Details der Publikation - Characterisation of airway disease associated with Sjögren disease

Characterisation of airway disease associated with Sjögren disease

© Author(s) (or their employer(s)) 2024. Re-use permitted under CC BY-NC. No commercial re-use. See rights and permissions. Published by BMJ..

OBJECTIVE: Although airway disease associated with Sjögren's disease (Sjo-AD) is common, it is poorly studied compared with interstitial lung disease (ILD). In this study, we aimed to assess factors associated with Sjo-AD, the characteristics and prognosis of this manifestation.

METHODS: We performed a retrospective multicentric study involving nine centres. We included Sjo-AD patients confirmed by at least one clinician and one CT scan report. Clinical and biological data, pulmonary function test (PFT), and CT scans were collected. A single radiologist specialist in thoracic diseases reviewed CT scans. Sjo-AD patients were compared with Sjo controls without pulmonary involvement, randomly selected after matching for age and disease duration.
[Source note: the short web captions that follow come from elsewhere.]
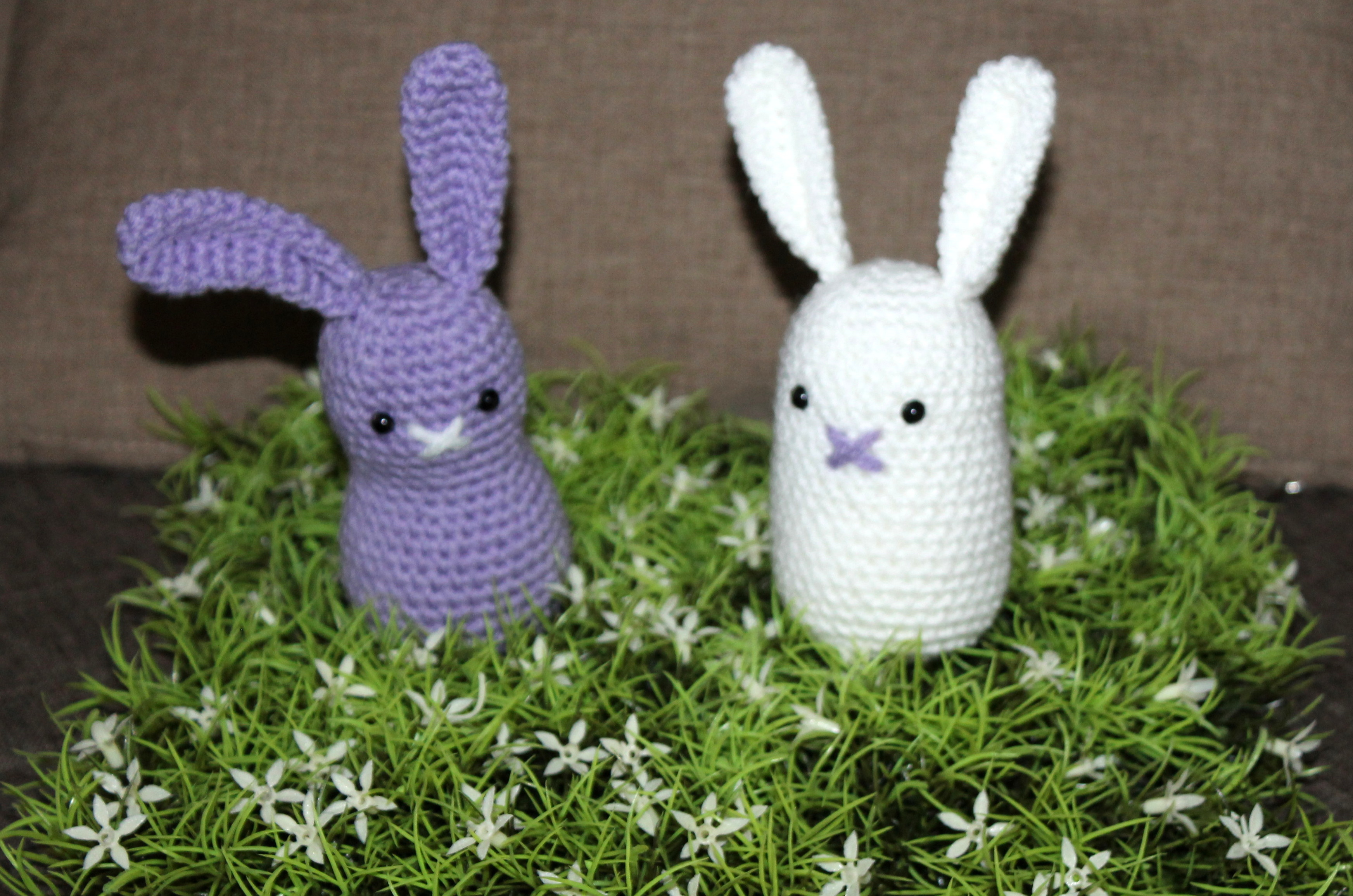 white and purple simple easter bunny crochet pattern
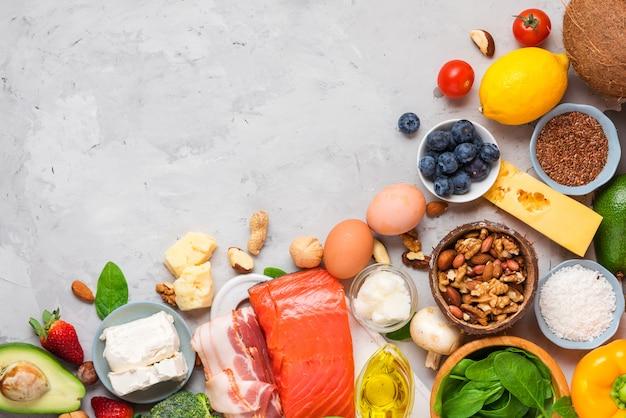 Concetto di dieta keto. alimenti dietetici chetogenici. alimenti a basso contenuto di carboidrati bilanciati. verdure, pesce, carne, formaggio, noci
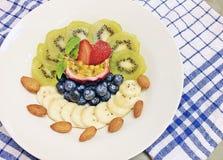 Frutta mista con il yogurt delle mandorle Immagine Stock Libera da Diritti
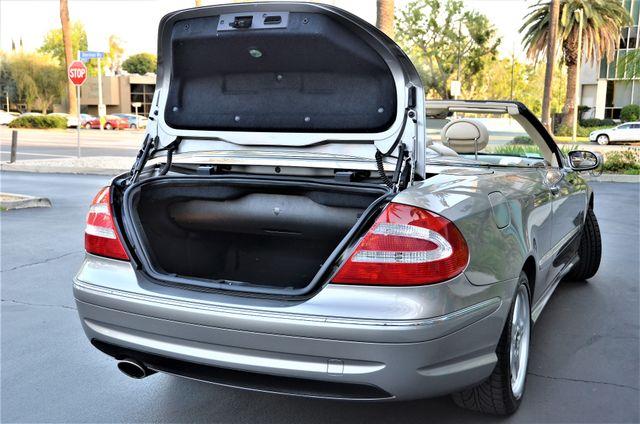2004 Mercedes-Benz CLK500 Cabriolet 5.0L Reseda, CA 33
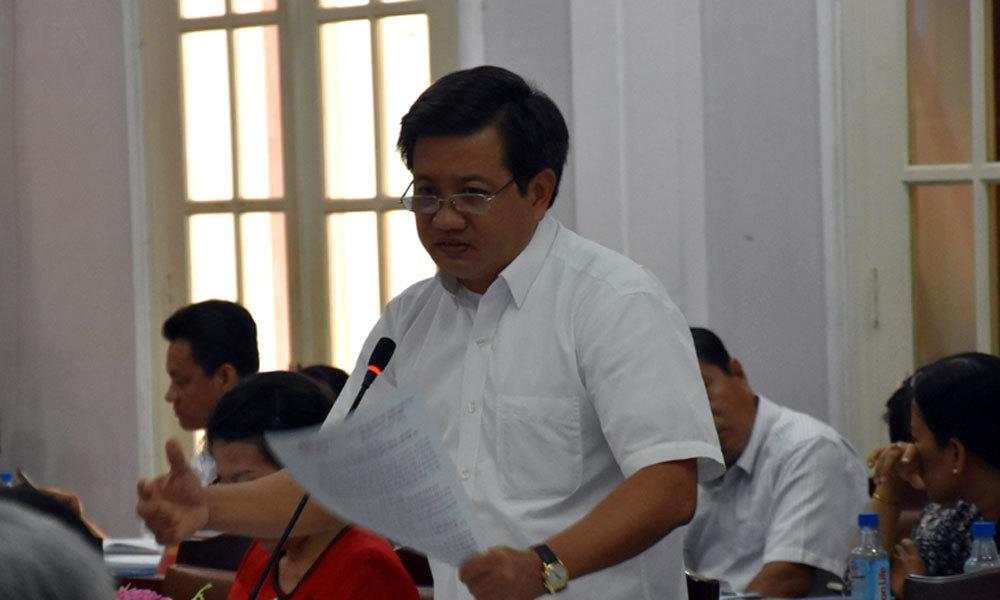 Đoàn Ngọc Hải, phó chủ tịch Đoàn Ngọc Hải, xe biển xanh, quận 1, vỉa hè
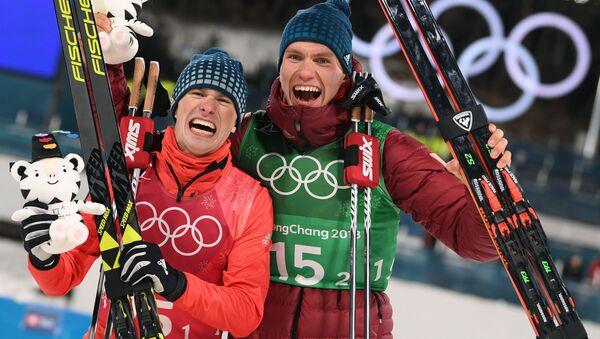 Rosyjscy narciarze Denis Spicow i Aleksander Bolszunow zdobyli srebrny medal w sprincie drużynowym techniką dowolną na Igrzyskach Olimpijskich - Sputnik Polska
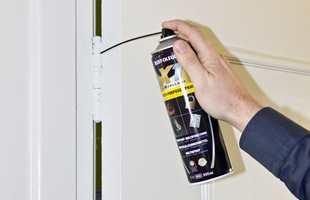 <b>PENETRERENDE:</b> Rust-Oleum Multi-Purpose Spray fra Alanor er penetrerende og trenger inn i overgangen mellom hengslene. Den lange tuten gjør det enkelt å komme til.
RESULTS: We included 31 Sjo-AD and 62 Sjo controls without pulmonary history. Sjo-AD had a higher disease activity (ESSDAI) compared with controls, even when excluding the pulmonary domain of the score (7 vs 3.8, p<0.05), mainly due to the biological activity. Sjo-AD was multilobar (72%) and associated with signs of both bronchiectasis and bronchiolitis (60%). Obstructive lung disease occurred in 32% at the time of Sjo-AD diagnosis. Overall, PFT was stable after 8.7±7 years follow-up but repeated CT scans showed extended lesions in 41% of cases within 6±3.2 years. No patient developed Sjo-ILD. Sjo-AD progression was independent of the global disease activity.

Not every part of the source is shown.